[Excerpt to read — start]

Posted by CustomGuide on May 22nd, 2012
Social giant Facebook went public on Friday, and its successful IPO is a testament to the rise of social enterprise on the Internet.
The exciting thing is that this is only the beginning; the social movement will continue to evolve. It has to, because there is a lot to improve on. Real life is still leaps and bounds better than the social options available now.
Here’s an example: It was Wednesday morning at the Learning Solutions Conference in Orlando, and my co-workers and I entered the hotel’s breakfast buffet. It was very quiet, with only 2 or 3 of us milling about. A cheerful voice said, “Good morning! Would you like an omelet and a waffle?” We turned to see a woman with radiant smile standing at the griddle. Of course we all said yes. It was a great start to the day, and we were all heartened by her hospitality.
I saw this same scenario play out with each person that came into the buffet. Even the morning’s keynote speaker, John Maeda, strolled out of the buffet with waffle and omelet in hand.
Later on, as Mr. Maeda gave an excellent keynote presentation, he recalled this breakfast experience. He said that the woman at the counter went out of her way to make him feel welcome in a place that often feels intimidating. As a result he had a waffle and omelet breakfast, a rarity for him. Everyone in the audience could sense how much he appreciated her hospitality and enjoyed his breakfast that day.

[Excerpt to read — finish]
[Supplied records — start]

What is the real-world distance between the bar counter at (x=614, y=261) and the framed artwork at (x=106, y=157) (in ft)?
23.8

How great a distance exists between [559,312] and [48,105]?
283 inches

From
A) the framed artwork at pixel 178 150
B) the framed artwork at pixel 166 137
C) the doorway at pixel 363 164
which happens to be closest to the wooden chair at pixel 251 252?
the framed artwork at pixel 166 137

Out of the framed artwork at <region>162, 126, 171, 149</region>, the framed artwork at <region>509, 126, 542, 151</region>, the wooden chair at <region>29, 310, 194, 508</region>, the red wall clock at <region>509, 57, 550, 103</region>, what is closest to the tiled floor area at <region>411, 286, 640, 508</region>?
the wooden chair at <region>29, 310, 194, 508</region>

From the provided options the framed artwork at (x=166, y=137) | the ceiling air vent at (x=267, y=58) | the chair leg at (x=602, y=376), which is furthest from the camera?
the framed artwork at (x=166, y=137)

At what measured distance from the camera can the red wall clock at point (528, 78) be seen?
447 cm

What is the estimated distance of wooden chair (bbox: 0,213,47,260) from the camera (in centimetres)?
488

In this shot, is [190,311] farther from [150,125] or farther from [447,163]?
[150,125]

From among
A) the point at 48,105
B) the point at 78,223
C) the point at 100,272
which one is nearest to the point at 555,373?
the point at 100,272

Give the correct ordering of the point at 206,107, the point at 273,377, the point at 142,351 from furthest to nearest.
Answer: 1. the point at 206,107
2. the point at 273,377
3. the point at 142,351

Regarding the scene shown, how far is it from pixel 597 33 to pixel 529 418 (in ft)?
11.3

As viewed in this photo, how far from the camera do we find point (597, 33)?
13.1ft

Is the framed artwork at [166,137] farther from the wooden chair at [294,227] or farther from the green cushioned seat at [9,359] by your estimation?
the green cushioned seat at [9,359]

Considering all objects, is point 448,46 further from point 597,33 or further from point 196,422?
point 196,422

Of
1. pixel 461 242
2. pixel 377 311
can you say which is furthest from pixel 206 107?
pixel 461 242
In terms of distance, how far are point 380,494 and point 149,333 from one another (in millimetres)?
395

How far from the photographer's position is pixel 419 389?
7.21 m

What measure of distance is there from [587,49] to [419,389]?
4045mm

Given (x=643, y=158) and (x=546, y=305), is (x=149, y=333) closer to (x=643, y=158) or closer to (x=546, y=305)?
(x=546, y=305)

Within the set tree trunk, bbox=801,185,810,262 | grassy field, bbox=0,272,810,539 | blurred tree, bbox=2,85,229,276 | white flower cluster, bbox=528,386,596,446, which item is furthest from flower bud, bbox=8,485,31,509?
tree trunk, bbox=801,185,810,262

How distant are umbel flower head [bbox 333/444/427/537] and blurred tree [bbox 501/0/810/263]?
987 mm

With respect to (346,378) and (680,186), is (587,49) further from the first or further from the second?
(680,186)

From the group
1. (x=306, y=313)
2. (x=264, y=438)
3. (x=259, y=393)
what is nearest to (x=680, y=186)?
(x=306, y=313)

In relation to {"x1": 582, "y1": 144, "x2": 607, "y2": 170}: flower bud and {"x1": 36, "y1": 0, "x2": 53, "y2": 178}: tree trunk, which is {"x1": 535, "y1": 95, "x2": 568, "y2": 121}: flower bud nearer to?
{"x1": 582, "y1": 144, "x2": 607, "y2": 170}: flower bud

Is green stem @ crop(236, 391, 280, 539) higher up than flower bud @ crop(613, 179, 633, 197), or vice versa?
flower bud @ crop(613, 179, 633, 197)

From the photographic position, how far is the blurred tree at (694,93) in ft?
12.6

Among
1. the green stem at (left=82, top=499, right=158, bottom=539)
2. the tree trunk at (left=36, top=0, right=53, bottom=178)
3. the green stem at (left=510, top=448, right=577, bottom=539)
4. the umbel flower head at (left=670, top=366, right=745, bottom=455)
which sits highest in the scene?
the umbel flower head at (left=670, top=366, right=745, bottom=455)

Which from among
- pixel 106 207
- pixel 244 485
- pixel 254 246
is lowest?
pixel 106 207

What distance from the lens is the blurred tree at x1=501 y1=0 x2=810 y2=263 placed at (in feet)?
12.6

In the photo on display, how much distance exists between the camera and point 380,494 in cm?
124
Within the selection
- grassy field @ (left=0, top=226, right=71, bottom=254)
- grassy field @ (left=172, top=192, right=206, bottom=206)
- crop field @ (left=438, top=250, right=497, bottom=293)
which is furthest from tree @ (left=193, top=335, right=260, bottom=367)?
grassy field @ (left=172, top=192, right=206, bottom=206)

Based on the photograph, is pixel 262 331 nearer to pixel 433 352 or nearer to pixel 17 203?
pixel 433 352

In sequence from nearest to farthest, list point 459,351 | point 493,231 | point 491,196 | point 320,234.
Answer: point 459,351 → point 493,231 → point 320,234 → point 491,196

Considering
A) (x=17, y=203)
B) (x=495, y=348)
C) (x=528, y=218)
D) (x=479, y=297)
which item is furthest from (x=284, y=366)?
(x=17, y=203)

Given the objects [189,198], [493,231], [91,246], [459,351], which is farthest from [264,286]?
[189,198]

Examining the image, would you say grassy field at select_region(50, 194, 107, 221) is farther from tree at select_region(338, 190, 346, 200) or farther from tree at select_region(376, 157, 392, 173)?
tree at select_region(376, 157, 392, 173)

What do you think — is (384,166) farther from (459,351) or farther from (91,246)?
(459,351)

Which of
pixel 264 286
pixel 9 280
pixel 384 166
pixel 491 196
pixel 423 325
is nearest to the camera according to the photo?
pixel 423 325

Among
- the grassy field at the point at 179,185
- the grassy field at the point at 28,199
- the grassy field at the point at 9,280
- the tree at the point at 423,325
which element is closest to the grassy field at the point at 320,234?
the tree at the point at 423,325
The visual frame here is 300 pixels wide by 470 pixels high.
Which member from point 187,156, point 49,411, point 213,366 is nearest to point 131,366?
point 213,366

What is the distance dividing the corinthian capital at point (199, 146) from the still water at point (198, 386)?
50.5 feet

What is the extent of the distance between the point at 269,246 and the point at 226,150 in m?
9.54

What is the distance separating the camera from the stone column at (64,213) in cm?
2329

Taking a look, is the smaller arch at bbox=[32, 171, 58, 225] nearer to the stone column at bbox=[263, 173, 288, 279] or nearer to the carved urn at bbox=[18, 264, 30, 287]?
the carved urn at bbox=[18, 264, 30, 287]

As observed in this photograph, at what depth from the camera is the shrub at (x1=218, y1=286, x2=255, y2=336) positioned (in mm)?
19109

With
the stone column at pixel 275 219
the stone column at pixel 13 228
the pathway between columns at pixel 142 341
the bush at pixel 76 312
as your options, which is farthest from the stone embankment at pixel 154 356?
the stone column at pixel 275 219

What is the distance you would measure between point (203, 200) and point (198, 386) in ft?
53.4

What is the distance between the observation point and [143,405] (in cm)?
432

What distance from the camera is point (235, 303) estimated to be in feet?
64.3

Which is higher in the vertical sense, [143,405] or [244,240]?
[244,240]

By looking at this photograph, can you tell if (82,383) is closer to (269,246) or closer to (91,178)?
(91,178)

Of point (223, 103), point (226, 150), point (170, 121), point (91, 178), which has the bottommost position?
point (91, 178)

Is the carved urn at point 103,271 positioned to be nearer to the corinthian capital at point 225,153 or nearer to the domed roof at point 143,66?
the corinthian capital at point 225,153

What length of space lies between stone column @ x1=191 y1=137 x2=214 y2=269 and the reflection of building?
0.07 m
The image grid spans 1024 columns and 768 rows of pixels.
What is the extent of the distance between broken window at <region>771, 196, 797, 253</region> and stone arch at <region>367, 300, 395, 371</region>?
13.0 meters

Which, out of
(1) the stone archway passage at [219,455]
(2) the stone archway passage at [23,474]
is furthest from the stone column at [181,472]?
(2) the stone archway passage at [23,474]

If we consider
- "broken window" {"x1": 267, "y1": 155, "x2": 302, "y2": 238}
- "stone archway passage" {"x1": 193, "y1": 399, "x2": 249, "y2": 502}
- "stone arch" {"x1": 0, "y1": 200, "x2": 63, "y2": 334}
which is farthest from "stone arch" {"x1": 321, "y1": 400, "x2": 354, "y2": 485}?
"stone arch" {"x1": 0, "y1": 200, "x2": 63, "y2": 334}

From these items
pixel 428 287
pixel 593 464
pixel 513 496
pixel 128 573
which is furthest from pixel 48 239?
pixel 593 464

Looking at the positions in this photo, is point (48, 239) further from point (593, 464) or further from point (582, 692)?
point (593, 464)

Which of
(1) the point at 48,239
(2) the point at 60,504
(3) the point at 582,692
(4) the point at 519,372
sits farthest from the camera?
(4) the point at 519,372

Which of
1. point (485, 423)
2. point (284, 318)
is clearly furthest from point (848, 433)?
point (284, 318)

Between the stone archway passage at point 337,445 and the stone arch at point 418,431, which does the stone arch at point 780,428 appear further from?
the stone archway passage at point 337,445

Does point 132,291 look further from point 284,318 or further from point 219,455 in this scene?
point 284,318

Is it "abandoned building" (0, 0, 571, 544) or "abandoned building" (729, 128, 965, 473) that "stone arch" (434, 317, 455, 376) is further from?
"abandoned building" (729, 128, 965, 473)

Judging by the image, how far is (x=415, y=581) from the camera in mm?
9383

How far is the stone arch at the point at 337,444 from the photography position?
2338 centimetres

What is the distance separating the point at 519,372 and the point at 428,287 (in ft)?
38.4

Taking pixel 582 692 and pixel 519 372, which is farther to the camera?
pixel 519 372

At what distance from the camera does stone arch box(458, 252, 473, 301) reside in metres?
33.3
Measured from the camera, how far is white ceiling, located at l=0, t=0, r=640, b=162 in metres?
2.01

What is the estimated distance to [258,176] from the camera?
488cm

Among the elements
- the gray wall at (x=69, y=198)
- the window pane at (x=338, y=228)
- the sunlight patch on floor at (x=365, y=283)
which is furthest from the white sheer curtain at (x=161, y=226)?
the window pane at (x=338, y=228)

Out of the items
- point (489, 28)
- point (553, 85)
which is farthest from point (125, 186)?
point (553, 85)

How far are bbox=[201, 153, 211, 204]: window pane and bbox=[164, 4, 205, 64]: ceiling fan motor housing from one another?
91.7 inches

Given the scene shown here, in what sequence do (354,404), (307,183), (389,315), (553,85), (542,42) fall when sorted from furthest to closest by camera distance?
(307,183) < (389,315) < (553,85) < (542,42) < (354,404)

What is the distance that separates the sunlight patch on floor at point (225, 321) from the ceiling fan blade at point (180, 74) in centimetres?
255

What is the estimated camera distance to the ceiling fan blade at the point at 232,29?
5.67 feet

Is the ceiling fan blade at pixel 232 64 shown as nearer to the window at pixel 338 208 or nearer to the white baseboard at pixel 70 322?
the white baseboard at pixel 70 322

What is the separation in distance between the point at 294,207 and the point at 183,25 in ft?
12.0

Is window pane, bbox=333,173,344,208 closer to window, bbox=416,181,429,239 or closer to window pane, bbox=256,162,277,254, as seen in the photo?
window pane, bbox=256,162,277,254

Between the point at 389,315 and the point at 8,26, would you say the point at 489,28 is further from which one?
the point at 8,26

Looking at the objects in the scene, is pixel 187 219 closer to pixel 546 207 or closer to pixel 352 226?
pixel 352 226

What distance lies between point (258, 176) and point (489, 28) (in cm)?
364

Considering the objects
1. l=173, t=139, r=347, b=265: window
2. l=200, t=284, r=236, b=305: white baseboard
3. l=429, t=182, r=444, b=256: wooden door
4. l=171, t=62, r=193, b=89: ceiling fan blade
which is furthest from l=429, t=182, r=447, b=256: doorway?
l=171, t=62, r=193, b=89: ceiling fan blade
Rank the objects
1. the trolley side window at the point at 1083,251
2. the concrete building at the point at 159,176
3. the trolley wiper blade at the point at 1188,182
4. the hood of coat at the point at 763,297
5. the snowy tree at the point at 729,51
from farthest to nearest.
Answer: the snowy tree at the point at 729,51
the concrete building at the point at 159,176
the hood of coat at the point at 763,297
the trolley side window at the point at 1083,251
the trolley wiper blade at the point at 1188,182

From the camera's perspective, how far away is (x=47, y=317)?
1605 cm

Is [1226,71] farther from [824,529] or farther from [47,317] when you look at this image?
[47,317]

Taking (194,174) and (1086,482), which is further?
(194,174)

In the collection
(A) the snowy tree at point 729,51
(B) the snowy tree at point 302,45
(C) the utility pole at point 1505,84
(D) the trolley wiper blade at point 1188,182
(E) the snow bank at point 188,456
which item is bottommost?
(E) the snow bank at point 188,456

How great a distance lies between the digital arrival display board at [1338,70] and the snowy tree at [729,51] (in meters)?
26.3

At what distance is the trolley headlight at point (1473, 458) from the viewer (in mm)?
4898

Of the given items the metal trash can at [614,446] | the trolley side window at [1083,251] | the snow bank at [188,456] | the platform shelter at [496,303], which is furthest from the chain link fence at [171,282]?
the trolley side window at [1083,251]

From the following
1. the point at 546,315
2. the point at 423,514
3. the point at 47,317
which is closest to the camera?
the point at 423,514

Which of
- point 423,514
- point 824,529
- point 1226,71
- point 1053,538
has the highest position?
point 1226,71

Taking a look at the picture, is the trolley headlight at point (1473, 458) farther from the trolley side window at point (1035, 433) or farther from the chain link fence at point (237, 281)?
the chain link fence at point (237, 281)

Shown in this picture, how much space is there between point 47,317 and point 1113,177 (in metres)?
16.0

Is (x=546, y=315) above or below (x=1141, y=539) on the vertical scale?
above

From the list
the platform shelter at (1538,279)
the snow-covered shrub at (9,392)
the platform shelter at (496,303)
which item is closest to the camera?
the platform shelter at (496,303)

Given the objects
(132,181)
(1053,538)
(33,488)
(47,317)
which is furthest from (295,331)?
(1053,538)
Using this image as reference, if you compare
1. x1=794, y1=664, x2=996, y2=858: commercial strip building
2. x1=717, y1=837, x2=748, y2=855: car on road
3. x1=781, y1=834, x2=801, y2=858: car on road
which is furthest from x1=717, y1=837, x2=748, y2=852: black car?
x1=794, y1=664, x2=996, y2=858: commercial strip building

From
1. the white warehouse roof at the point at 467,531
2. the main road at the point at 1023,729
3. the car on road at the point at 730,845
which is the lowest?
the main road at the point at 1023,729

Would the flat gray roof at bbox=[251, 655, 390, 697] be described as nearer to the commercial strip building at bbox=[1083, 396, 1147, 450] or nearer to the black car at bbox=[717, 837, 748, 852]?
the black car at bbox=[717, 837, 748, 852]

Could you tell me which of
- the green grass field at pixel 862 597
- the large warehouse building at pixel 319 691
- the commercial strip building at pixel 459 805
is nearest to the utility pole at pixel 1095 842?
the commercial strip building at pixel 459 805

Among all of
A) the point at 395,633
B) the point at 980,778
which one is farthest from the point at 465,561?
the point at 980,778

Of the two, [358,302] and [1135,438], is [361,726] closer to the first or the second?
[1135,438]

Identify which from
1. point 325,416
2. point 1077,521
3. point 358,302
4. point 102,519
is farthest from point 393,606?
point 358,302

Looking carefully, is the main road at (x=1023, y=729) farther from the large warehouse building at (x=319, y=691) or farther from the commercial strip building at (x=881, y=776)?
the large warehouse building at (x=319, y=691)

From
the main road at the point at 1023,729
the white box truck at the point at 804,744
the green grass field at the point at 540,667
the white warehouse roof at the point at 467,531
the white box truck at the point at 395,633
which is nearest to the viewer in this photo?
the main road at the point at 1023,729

[Supplied records — finish]

## [Tasks]
1/ Rewrite the paragraph of the Facebook IPO post that begins "Here's an example:" as a short bulleted list, keeping its main facts.
2/ Write the next part of the Facebook IPO post, picking up after its last sentence.
The entries come from a separate source and are unrelated to the Facebook IPO post.

## [Task-by-task results]
1/
- Setting: Wednesday morning at the hotel's breakfast buffet during the Learning Solutions Conference in Orlando.
- The room was quiet, with only two or three people there.
- A woman with a radiant smile at the griddle cheerfully greeted the writer and co-workers and offered them an omelet and a waffle.
- They all said yes.
- Her hospitality gave them a great start to the day.

2/
The next morning, breakfast was completely changed. The buffet was a busy hive of people getting their breakfast, and a line several people deep waited for omelets and waffles. But the real draw was the woman’s hospitality. She took it all in stride, sharing her radiant smile and friendly welcome with everyone.
Was it coincidence? I don’t think so. Mr. Maeda’s respected opinion influenced many people to get an awesome breakfast. They were convinced by his enthusiasm, and were already making the plans for waffles and omelets the next day. It was a real-life example of the power of word of mouth.
I couldn’t help but wonder, what if Mr. Maeda had shared his experience on Facebook or Twitter instead of talking about it during his presentation? Would the response have been nearly as robust? Perhaps it would have reached some in the audience, but probably not as many. And even so, would they have felt his sincerity and excitement? Would they have been as persuaded to try it out for themselves?
To be sure, we are on a path of no return; social is here to stay, and I think that’s good. But it’s exciting to think of the possibilities for its evolution in the future; the possibility that one day a tweet really will be as good as word of mouth.